GitHub Repository: AllenDowney/bayesian-analysis-recipes
Path: blob/master/docs/notebooks/bayesian-estimation-on-multiple-groups.ipynb
⁴¹⁹ views

Kernel: bayesian-analysis-recipes

Bayesian Estimation on Multiple Groups

Problem Type

The Bayesian estimation model is widely applicable across a number of scenarios. The classical scenario is when we have an experimental design where there is a control vs. a treatment, and we want to know what the difference is between the two. Here, "estimation" is used to estimate the "true" value for the control and the "true" value for the treatment, and the "Bayesian" part refers to the computation of the uncertainty surrounding the parameter.

Bayesian estimation's advantages over the classical t-test was first described by John Kruschke (2013).

In this notebook, I provide a concise implementation suitable for two-sample and multi-sample inference, with data that don't necessarily fit Gaussian assumptions.

Data structure

To use it with this model, the data should be structured as such:

Each row is one measurement.
The columns should indicate, at the minimum:
- What treatment group the sample belonged to.
- The measured value.

Extensions to the model

As of now, the model only samples posterior distributions of measured values. The model, then, may be extended to compute differences in means (sample vs. control) or effect sizes, complete with uncertainty around it. Use pm.Deterministic(...) to ensure that those statistics' posterior distributions, i.e. uncertainty, are also computed.

Reporting summarized findings

Here are examples of how to summarize the findings.

Treatment group A was greater than control by x units (95% HPD: [lower, upper]).

Treatment group A was higher than control (effect size 95% HPD: [lower, upper]).

In [1]:

%load_ext autoreload
%autoreload 2
%matplotlib inline
%config InlineBackend.figure_format = 'retina'

In [2]:

import pymc4 as pm4
import pandas as pd
import numpy as np
import matplotlib.pyplot as plt
from matplotlib.gridspec import GridSpec
import janitor as jn
from utils import ecdf
from pyprojroot import here

In [3]:

# Read in the data
df = (
    pd.read_csv(here() / "datasets/biofilm.csv")
    .label_encode(columns=["isolate"])  # encode isolate as labels.
    .transform_column("normalized_measurement", np.log, "log_normalized_measurement")
)

# Display a subset of the data.
df.head()

Out[3]:

Model Specification

We know that the OD600 and measurements columns are all positive-valued, and so the normalized_measurement column will also be positive-valued.
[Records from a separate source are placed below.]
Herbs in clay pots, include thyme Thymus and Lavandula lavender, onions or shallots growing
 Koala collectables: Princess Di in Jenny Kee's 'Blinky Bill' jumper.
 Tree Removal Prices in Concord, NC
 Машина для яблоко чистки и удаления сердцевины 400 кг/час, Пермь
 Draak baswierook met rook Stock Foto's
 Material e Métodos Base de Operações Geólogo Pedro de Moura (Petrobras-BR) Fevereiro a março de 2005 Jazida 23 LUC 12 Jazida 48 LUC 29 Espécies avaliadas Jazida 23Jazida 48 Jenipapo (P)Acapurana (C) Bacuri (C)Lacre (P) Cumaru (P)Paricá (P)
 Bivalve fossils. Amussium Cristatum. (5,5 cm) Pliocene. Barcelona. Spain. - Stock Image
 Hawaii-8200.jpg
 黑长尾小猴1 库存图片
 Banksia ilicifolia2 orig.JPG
There are two ways to handle this situation:

We can either choose to directly model the likelihood using a bounded, positive-support-only distribution, or
We can model the log-transformation of the normalized_measurement column, using an unbounded, infinite-support distribution (e.g. the T-distribution family of distributions, which includes the Gaussian and the Cauchy in there).

The former is ever slightly more convenient to reason about, but the latter lets us use Gaussians, which have some nice properties when sampling.

In [4]:

import tensorflow as tf
import numpy as np

num_isolates = len(set(df["isolate_enc"]))
@pm4.model
def bacteria_model():
    
    mu_mean = yield pm4.Normal("mu_mean", loc=0, scale=1)
    mu = yield pm4.Normal("mu", loc=mu_mean, scale=1, batch_stack=num_isolates)
    mu_bounded = yield pm4.Deterministic("mu_bounded", tf.exp(mu))
    
    # Because we use TFP, tf.gather now replaces the old numpy syntax.
    # the following line is equivalent to:
    #    mu_all = mu[df["isolate_enc"]]
    mu_all = tf.gather(mu, df["isolate_enc"])
    
    sigma = yield pm4.HalfCauchy("sd", scale=1, batch_stack=num_isolates)
    sigma_all = tf.gather(sigma, df["isolate_enc"])
    
    nu = yield pm4.Exponential("nu", rate=1/30.)
    
    like = yield pm4.StudentT("like", loc=mu_all, scale=sigma_all, df=nu, observed=df["log_normalized_measurement"])
    
    # Take the difference against the ATCC strain, which is the control.
    difference = yield pm4.Deterministic("difference", mu_bounded[:-1] - mu_bounded[-1])

Inference Button!

Now, we hit the Inference Button(tm) and sample from the posterior distribution.

In [5]:

trace = pm4.sample(bacteria_model())

Diagnostics

Our first diagnostic will be the trace plot. We expect the trace of the variables that we are most interested in to be a fuzzy caterpillar.

In [6]:

import arviz as az
axes = az.plot_trace(trace, var_names=["bacteria_model/mu"], compact=True)

Out[6]:

Looking at the traces, yes, everything looks more or less like a hairy caterpillar. This means that sampling went well, and has converged, thus we have a good MCMC estimator of the posterior distribution.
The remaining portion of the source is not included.